Wednesday 16 January 2013

Studies show less need for nerve blocks


Studies show less need for nerve blocks

June 10, 2008 -- Numb lips, a bitten cheek, slurred words. For years dentists haven't had much choice about causing such temporary discomforts with a nerve block in patients needing mandibular procedures. But recent research suggests an infiltration will suffice for most restorations.

Infiltrations, which target only the nerves of a specific tooth, work just fine in the maxilla. By contrast, the thick bone in the mandible keeps the anesthetic from getting to its target. So the standard recommendation is to use inferior alveolar nerve block (IANB) for any procedures done on the mandible -- much to the distress of many patients. "The thing that makes the patient fearful is that big injection," says Paul A. Moore, D.M.D., Ph.D., M.P.H., chair of dental anesthesiology at the University of Pittsburgh.

◆ ◆ ◆ ◆ ◆ ◆ ◆

> _WHAT THE EXERCISE ASKS_: Return the part of the nerve block article between "Wednesday 16 January" and "for most restorations.", inclusive, copied word for word. The entries that come after this point were drawn from a separate source.

◆ ◆ ◆ ◆ ◆ ◆ ◆

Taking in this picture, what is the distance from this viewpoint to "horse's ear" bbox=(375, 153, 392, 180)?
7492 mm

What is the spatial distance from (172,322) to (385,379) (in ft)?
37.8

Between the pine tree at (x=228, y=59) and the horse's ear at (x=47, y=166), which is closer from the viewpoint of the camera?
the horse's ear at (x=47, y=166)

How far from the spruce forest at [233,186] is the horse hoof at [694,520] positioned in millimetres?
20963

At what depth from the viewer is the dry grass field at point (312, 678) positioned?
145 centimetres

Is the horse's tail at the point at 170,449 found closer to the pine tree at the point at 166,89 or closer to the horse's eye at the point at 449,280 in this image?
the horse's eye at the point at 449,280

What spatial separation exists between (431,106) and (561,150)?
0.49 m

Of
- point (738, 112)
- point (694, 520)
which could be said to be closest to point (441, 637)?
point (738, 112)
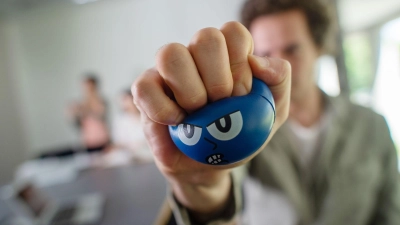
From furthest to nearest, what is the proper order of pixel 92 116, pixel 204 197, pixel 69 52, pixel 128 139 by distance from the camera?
pixel 69 52
pixel 92 116
pixel 128 139
pixel 204 197

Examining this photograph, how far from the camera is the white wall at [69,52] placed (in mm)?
2438

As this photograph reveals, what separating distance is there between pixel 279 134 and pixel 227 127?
328mm

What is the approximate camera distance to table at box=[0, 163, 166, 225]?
73cm

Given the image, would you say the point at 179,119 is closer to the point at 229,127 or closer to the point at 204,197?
the point at 229,127

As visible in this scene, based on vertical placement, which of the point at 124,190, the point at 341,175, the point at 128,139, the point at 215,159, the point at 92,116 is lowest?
the point at 92,116

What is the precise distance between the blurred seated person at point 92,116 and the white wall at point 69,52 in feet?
0.58

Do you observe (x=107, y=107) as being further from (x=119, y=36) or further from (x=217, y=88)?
(x=217, y=88)

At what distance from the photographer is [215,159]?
0.22 metres

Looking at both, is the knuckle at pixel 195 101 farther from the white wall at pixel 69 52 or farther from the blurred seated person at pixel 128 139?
the white wall at pixel 69 52

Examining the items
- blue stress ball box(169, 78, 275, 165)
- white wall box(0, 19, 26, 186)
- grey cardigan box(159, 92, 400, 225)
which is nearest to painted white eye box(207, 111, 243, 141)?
blue stress ball box(169, 78, 275, 165)

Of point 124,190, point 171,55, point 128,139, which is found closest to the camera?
point 171,55

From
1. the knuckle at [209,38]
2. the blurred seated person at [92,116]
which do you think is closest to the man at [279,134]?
the knuckle at [209,38]

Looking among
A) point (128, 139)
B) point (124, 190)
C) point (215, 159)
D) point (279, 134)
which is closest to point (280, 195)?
point (279, 134)

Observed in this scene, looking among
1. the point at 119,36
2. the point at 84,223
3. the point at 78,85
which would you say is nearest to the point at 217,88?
the point at 84,223
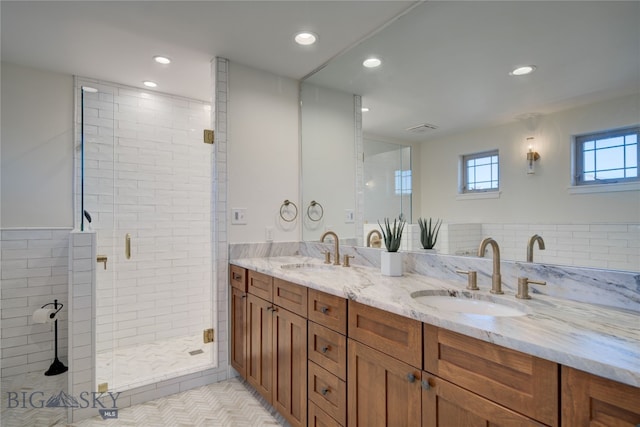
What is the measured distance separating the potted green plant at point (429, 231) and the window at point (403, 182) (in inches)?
8.2

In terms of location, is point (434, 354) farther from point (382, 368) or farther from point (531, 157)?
point (531, 157)

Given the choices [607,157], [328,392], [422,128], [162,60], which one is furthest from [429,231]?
[162,60]

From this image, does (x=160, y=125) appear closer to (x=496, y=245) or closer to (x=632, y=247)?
(x=496, y=245)

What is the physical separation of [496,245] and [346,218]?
1257mm

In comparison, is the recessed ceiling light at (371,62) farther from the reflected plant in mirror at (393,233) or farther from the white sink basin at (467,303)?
the white sink basin at (467,303)

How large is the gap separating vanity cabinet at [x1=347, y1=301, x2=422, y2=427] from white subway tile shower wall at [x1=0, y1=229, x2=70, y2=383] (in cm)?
260

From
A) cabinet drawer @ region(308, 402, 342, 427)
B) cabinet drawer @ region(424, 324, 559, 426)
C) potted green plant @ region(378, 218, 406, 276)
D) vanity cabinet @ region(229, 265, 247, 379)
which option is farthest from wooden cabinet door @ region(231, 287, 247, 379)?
cabinet drawer @ region(424, 324, 559, 426)

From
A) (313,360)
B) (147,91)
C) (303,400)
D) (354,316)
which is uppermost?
(147,91)

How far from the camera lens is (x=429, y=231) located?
5.90 feet

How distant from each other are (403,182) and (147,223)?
7.89ft

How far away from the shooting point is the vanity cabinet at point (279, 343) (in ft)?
5.50

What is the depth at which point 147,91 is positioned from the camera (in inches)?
120

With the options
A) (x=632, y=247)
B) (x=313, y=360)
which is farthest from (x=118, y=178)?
(x=632, y=247)

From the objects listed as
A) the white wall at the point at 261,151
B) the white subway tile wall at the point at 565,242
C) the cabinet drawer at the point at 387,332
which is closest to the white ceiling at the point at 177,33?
the white wall at the point at 261,151
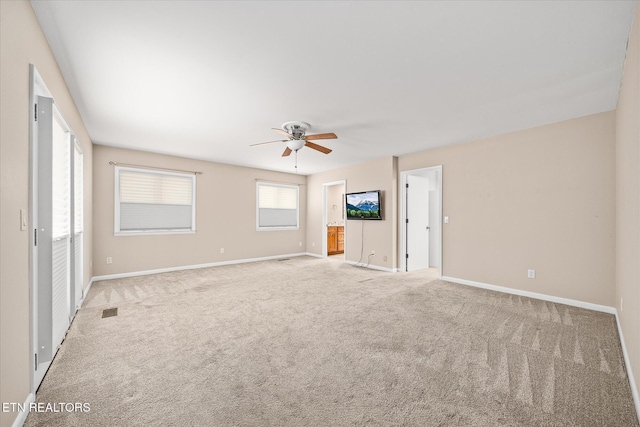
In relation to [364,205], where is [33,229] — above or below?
below

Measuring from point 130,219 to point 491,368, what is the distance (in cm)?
613

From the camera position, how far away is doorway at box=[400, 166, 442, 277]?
573cm

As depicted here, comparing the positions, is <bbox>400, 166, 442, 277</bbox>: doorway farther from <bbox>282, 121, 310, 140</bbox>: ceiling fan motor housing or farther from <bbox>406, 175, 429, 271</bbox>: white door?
<bbox>282, 121, 310, 140</bbox>: ceiling fan motor housing

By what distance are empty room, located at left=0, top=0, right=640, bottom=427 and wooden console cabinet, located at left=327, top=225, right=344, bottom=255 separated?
8.82ft

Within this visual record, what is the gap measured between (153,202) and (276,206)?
10.1 feet

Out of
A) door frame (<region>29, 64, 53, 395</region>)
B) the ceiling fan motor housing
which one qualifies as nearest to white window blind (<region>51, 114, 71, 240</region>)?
door frame (<region>29, 64, 53, 395</region>)

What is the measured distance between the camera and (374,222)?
6172 millimetres

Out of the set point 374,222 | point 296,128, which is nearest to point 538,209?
point 374,222

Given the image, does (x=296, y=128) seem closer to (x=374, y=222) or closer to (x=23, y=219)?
(x=23, y=219)

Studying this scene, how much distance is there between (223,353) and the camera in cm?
230

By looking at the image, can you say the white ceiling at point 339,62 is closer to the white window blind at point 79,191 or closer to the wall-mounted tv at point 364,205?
→ the white window blind at point 79,191

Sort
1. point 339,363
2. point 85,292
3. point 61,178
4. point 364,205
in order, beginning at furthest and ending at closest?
1. point 364,205
2. point 85,292
3. point 61,178
4. point 339,363

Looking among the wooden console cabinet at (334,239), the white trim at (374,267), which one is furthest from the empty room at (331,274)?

◆ ◆ ◆ ◆ ◆ ◆ ◆

> _SOLUTION_:
Wednesday 16 January 2013

Studies show less need for nerve blocks


Studies show less need for nerve blocks

June 10, 2008 -- Numb lips, a bitten cheek, slurred words. For years dentists haven't had much choice about causing such temporary discomforts with a nerve block in patients needing mandibular procedures. But recent research suggests an infiltration will suffice for most restorations.